• Trabajo requerido: Devuelve, copiado literalmente, el fragmento de la reseña de Amarillo mango comprendido entre "Película amarga donde" y "prerrogativa de concedérsela.", ambos inclusive.

• Extracto:
#####

Cláudio
Assis parece asirse a la conclusión spinosiana de “No me río ni lloro ante las
acciones de los hombres, solo aspiro a interpretarlas” al trazar el mapa humano
de su ríspida, lancinante Amarillo mango (Amarelo manga).
Película amarga donde encontrarlas pese al humor que la equilibra, sobresale
ante todo por la configuración que Assis hace sobre la base del guión de Hilton
Lacerda de un entramado vivencial múltiple, en el cual opera a manera de
resorte emotivo individual la obsesión que cada quien abriga, como válvula de
escape al cerco de la letanía de jornadas con sudor a soledad, hastío, mugre e
infelicidad. Assis no juzga ni bendice, se limita a exponer; pero de su
planteamiento se desprende un afán exegético por traducir a partir de su eje de
personajes las lisuras y curvaturas de un modo de vida condicionado por la
miseria.
Este señor
pone a surcar la pantalla a veleros sin curso fijo, sometidos a la buena del
viento, sin rada en que albergar su carga de abandonos. No hay compasión con
ellos, no se las da la vida ni la película se toma la prerrogativa de concedérsela.
Si lo hiciera, no sería Amarillo mango esta crónica al detalle verista de los
días y las gentes menos favorecidas (no marginales precisamente, porque
representan la mayoría) de una de las ciudades más grandes y con más elevado
índice de pobreza del Brasil: Recife, la urbe del sempiterno nordeste
brasilero, escenario dilecto de los
cuadros más descarnados que desde los días del cinema novo viene gestando la
pantalla nacional. Ya desde antes la literatura, sabemos.

#####

Filas de datos de preguntas espaciales:
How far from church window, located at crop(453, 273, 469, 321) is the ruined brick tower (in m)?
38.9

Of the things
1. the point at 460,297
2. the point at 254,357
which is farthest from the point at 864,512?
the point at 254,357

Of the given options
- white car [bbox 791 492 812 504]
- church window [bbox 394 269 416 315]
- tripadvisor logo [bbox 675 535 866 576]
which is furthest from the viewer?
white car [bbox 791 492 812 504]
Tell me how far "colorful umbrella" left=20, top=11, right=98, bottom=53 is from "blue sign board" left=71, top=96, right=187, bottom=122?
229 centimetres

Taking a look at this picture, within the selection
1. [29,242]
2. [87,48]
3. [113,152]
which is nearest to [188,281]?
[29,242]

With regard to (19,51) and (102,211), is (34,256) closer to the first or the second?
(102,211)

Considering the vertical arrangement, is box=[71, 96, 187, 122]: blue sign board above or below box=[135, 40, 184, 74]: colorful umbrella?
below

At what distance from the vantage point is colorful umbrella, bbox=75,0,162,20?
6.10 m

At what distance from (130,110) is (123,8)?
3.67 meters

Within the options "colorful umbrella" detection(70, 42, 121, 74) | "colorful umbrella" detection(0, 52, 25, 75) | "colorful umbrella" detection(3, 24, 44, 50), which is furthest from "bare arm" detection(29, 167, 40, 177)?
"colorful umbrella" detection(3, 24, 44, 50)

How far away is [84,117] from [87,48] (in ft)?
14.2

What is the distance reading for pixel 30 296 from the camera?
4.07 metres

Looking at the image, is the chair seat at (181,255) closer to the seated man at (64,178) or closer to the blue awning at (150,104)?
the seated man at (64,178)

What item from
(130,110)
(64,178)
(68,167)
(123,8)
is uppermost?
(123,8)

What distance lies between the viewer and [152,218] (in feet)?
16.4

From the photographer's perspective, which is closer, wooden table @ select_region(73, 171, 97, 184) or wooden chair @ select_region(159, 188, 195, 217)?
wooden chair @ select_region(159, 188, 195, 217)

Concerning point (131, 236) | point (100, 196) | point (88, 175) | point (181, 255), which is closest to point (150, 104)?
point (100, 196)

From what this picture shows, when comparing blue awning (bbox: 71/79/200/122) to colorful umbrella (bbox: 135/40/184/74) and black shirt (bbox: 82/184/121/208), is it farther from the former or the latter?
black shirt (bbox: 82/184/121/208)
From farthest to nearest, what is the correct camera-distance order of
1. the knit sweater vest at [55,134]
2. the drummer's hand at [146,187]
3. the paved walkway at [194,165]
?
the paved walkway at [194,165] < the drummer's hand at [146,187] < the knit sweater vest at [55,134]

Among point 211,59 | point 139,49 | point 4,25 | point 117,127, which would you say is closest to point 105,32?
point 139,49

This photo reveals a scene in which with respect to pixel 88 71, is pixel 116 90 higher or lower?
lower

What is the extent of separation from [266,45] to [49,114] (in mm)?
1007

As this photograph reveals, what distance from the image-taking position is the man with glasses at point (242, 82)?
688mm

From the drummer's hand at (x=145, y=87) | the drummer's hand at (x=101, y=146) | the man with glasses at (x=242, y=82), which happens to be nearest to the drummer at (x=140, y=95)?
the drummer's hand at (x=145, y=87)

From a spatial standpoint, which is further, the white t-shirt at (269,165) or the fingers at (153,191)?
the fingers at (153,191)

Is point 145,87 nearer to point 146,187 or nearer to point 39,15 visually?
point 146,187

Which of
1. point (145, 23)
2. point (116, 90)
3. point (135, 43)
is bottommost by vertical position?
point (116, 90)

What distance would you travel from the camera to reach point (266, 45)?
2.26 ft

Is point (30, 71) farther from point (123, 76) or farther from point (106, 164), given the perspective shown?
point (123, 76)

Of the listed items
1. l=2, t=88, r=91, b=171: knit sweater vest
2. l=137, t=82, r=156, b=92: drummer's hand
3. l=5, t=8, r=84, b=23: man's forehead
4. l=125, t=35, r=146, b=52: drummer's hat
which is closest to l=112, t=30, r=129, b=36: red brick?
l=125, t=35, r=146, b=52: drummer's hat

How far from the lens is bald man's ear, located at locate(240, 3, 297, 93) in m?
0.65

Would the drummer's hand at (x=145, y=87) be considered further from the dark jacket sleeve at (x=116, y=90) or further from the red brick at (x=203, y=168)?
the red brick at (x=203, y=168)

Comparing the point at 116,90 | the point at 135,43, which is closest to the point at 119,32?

#####

• Solución:
Película amarga donde encontrarlas pese al humor que la equilibra, sobresale
ante todo por la configuración que Assis hace sobre la base del guión de Hilton
Lacerda de un entramado vivencial múltiple, en el cual opera a manera de
resorte emotivo individual la obsesión que cada quien abriga, como válvula de
escape al cerco de la letanía de jornadas con sudor a soledad, hastío, mugre e
infelicidad. Assis no juzga ni bendice, se limita a exponer; pero de su
planteamiento se desprende un afán exegético por traducir a partir de su eje de
personajes las lisuras y curvaturas de un modo de vida condicionado por la
miseria.
Este señor
pone a surcar la pantalla a veleros sin curso fijo, sometidos a la buena del
viento, sin rada en que albergar su carga de abandonos. No hay compasión con
ellos, no se las da la vida ni la película se toma la prerrogativa de concedérsela.